SHORT TASK ->
Reproduce the items below word for word, from their first line through the line containing "215L203 202L196 190L178", including that line.

= = =

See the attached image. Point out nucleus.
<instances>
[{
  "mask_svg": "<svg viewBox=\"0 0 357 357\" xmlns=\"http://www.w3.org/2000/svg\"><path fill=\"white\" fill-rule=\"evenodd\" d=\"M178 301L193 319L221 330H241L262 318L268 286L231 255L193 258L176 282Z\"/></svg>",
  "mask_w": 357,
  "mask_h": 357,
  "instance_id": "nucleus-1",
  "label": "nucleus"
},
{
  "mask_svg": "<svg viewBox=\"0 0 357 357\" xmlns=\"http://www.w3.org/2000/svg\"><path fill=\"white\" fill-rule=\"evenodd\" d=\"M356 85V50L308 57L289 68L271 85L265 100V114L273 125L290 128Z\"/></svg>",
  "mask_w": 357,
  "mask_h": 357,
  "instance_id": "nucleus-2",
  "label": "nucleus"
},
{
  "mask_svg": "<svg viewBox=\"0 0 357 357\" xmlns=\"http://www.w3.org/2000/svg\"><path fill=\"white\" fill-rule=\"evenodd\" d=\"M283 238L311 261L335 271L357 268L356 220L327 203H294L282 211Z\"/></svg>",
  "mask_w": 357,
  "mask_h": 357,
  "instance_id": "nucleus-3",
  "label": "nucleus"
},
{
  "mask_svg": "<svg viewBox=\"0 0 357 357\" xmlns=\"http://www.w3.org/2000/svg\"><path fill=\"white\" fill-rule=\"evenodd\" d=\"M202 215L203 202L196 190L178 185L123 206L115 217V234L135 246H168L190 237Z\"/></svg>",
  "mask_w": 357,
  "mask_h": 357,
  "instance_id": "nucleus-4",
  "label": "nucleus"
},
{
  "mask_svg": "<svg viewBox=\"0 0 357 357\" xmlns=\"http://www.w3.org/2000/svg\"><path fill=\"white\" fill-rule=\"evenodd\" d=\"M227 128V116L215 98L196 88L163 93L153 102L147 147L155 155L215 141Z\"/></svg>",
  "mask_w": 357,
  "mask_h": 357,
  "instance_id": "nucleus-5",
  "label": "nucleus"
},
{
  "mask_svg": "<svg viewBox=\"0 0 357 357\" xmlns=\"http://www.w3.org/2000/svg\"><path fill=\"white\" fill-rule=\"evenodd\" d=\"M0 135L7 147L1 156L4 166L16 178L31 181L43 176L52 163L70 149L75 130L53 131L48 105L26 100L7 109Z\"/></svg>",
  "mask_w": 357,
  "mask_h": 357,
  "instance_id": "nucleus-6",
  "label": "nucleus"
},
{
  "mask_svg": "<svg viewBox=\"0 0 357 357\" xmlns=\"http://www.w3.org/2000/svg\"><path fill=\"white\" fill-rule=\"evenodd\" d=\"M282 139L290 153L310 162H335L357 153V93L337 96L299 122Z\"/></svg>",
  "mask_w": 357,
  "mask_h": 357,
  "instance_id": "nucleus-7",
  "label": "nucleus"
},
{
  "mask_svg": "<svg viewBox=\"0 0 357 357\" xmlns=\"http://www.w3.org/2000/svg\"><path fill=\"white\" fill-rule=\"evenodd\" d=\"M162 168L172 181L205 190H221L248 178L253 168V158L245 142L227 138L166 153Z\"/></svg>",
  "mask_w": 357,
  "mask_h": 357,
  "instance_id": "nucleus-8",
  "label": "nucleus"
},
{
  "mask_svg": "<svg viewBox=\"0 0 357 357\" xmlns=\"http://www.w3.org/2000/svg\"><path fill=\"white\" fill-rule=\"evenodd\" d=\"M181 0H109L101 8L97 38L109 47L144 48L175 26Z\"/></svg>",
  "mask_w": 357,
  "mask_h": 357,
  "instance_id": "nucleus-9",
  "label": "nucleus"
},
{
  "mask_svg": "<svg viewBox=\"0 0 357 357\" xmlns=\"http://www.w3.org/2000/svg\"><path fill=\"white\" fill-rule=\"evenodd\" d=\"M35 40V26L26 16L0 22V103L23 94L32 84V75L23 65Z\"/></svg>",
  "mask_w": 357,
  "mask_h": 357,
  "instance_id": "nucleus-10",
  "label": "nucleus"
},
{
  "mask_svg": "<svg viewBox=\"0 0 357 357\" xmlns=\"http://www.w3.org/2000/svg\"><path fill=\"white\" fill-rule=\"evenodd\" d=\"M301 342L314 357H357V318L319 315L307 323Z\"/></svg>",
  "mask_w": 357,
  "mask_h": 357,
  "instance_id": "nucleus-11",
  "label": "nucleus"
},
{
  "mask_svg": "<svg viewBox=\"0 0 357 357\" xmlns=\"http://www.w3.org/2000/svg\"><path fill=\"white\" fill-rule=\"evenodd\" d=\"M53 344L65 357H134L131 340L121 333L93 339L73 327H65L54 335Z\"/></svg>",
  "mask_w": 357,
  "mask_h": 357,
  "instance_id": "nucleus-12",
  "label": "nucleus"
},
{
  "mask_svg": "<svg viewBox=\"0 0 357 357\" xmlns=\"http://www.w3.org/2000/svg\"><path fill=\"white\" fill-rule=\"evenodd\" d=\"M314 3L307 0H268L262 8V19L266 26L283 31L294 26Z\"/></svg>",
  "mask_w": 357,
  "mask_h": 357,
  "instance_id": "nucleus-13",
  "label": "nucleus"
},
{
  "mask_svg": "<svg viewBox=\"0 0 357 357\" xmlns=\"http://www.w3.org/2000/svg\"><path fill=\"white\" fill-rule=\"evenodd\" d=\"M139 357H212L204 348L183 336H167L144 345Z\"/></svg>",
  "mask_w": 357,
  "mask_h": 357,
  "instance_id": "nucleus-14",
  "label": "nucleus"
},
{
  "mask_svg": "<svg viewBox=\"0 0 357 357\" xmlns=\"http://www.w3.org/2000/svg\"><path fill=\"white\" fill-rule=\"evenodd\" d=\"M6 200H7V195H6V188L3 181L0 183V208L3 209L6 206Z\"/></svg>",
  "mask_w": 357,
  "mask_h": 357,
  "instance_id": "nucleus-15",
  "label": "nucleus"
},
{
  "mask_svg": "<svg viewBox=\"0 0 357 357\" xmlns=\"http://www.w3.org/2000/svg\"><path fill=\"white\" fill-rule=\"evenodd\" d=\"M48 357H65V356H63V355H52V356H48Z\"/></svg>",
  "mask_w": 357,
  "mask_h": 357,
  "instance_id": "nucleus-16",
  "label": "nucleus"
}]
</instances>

= = =

RESULT OF THIS EXERCISE ->
See the attached image. Point out nucleus.
<instances>
[{
  "mask_svg": "<svg viewBox=\"0 0 357 357\" xmlns=\"http://www.w3.org/2000/svg\"><path fill=\"white\" fill-rule=\"evenodd\" d=\"M178 301L193 319L221 330H241L262 318L268 286L231 255L193 258L176 282Z\"/></svg>",
  "mask_w": 357,
  "mask_h": 357,
  "instance_id": "nucleus-1",
  "label": "nucleus"
},
{
  "mask_svg": "<svg viewBox=\"0 0 357 357\" xmlns=\"http://www.w3.org/2000/svg\"><path fill=\"white\" fill-rule=\"evenodd\" d=\"M356 85V50L308 57L289 68L271 85L265 100V114L273 125L290 128Z\"/></svg>",
  "mask_w": 357,
  "mask_h": 357,
  "instance_id": "nucleus-2",
  "label": "nucleus"
},
{
  "mask_svg": "<svg viewBox=\"0 0 357 357\" xmlns=\"http://www.w3.org/2000/svg\"><path fill=\"white\" fill-rule=\"evenodd\" d=\"M283 238L311 261L335 271L357 268L356 220L327 203H294L282 211Z\"/></svg>",
  "mask_w": 357,
  "mask_h": 357,
  "instance_id": "nucleus-3",
  "label": "nucleus"
},
{
  "mask_svg": "<svg viewBox=\"0 0 357 357\" xmlns=\"http://www.w3.org/2000/svg\"><path fill=\"white\" fill-rule=\"evenodd\" d=\"M202 215L203 202L196 190L178 185L123 206L115 217V234L135 246H168L190 237Z\"/></svg>",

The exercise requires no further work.